Records for this task:
=== Section Start ===
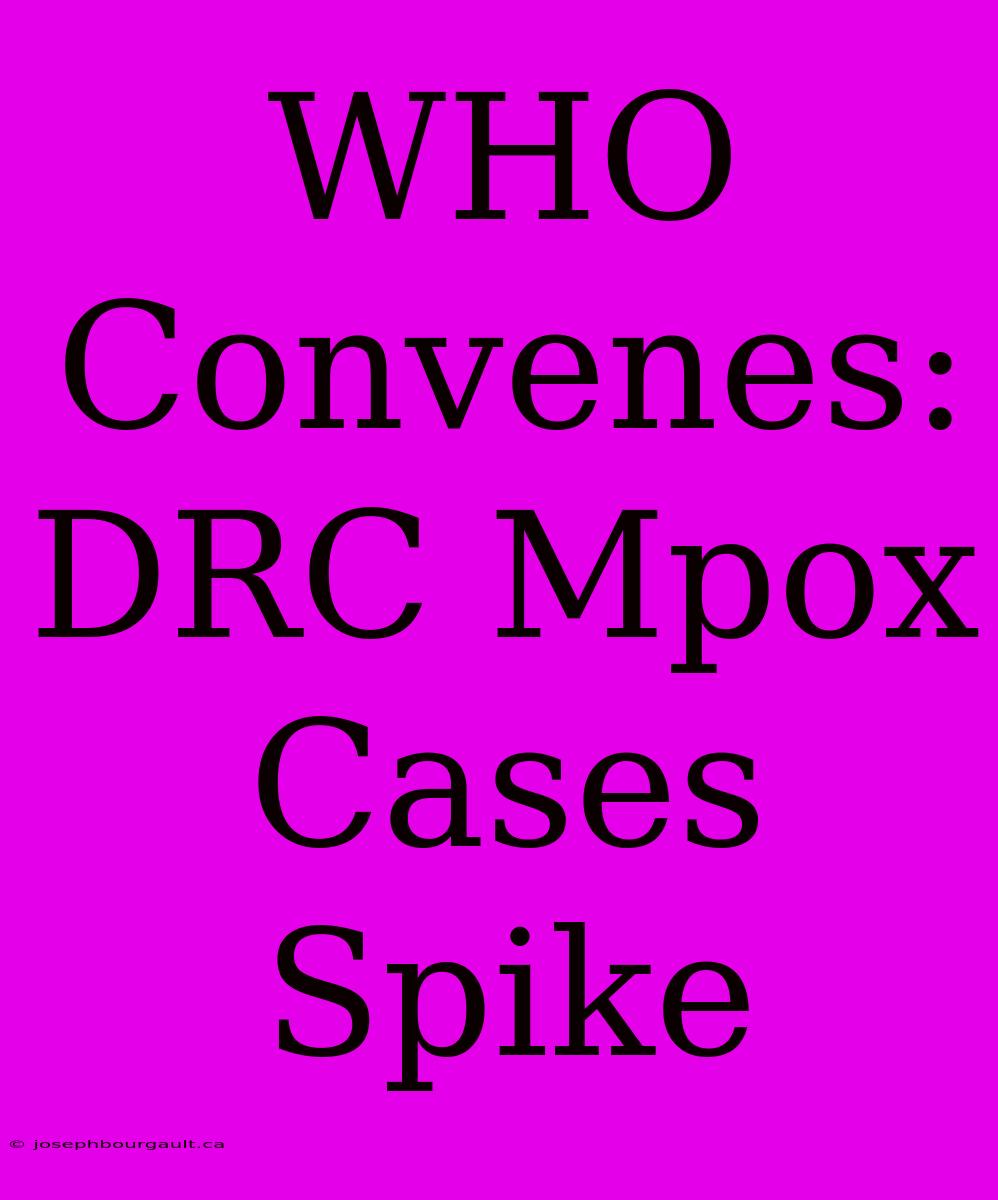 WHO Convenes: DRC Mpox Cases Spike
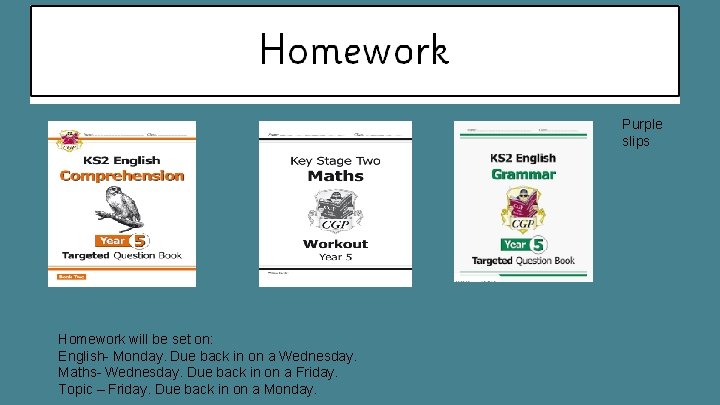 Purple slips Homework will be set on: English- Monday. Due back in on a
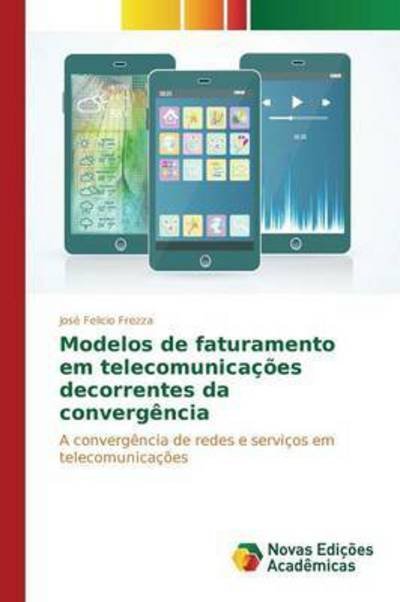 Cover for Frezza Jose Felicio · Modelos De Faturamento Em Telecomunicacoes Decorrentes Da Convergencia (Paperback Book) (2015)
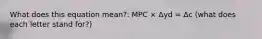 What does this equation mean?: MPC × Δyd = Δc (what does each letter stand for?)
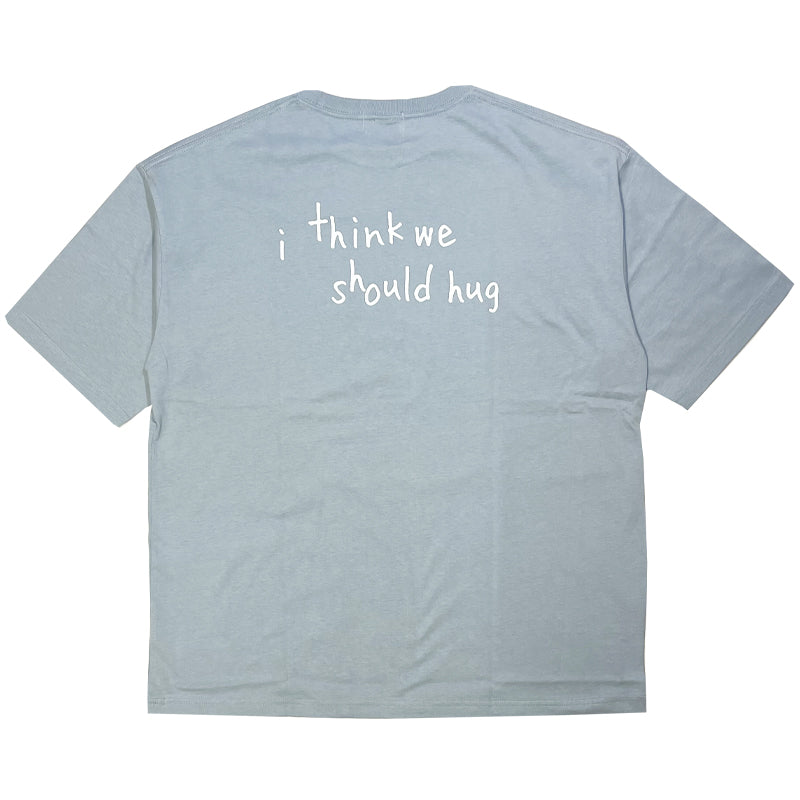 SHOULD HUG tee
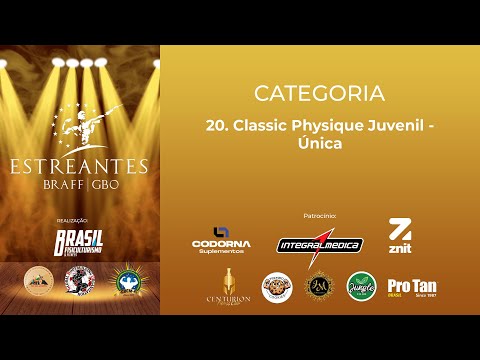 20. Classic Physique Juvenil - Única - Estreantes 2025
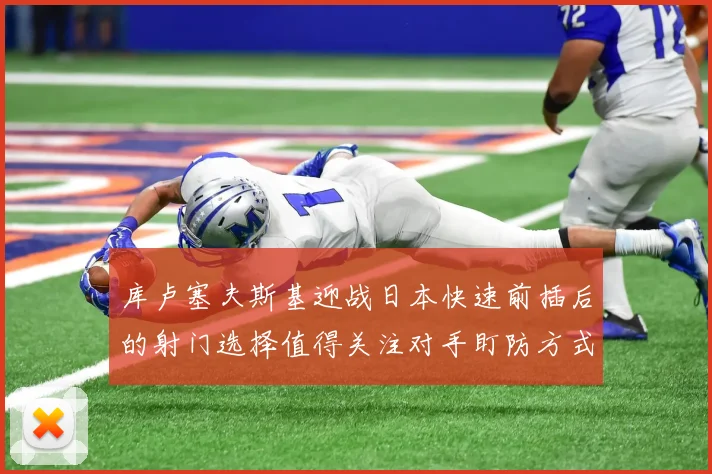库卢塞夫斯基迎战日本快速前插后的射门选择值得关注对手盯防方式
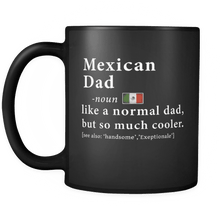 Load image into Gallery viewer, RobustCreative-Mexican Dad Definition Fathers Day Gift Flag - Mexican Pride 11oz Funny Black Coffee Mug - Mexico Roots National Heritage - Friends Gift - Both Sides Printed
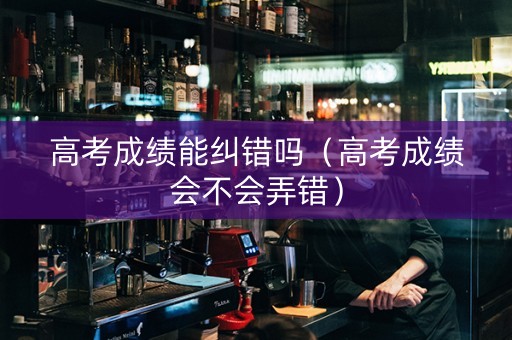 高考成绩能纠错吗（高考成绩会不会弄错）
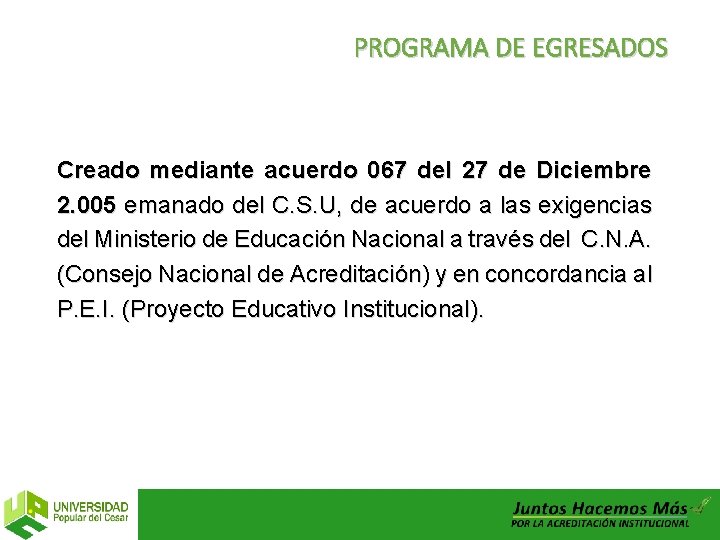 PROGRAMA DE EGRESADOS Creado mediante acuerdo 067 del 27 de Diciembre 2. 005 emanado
=== Section End ===
Restate, word for word, all of the material above, leaving out the images.

 WHO Convenes: DRC Mpox Cases Spike
 Purple slips Homework will be set on: English- Monday. Due back in on a
 Cover for Frezza Jose Felicio · Modelos De Faturamento Em Telecomunicacoes Decorrentes Da Convergencia (Paperback Book) (2015)
 What does this equation mean?: MPC × Δyd = Δc (what does each letter stand for?)
 SHOULD HUG tee
 20. Classic Physique Juvenil - Única - Estreantes 2025
库卢塞夫斯基迎战日本快速前插后的射门选择值得关注对手盯防方式
 Load image into Gallery viewer, RobustCreative-Mexican Dad Definition Fathers Day Gift Flag - Mexican Pride 11oz Funny Black Coffee Mug - Mexico Roots National Heritage - Friends Gift - Both Sides Printed
 高考成绩能纠错吗（高考成绩会不会弄错）
 PROGRAMA DE EGRESADOS Creado mediante acuerdo 067 del 27 de Diciembre 2. 005 emanado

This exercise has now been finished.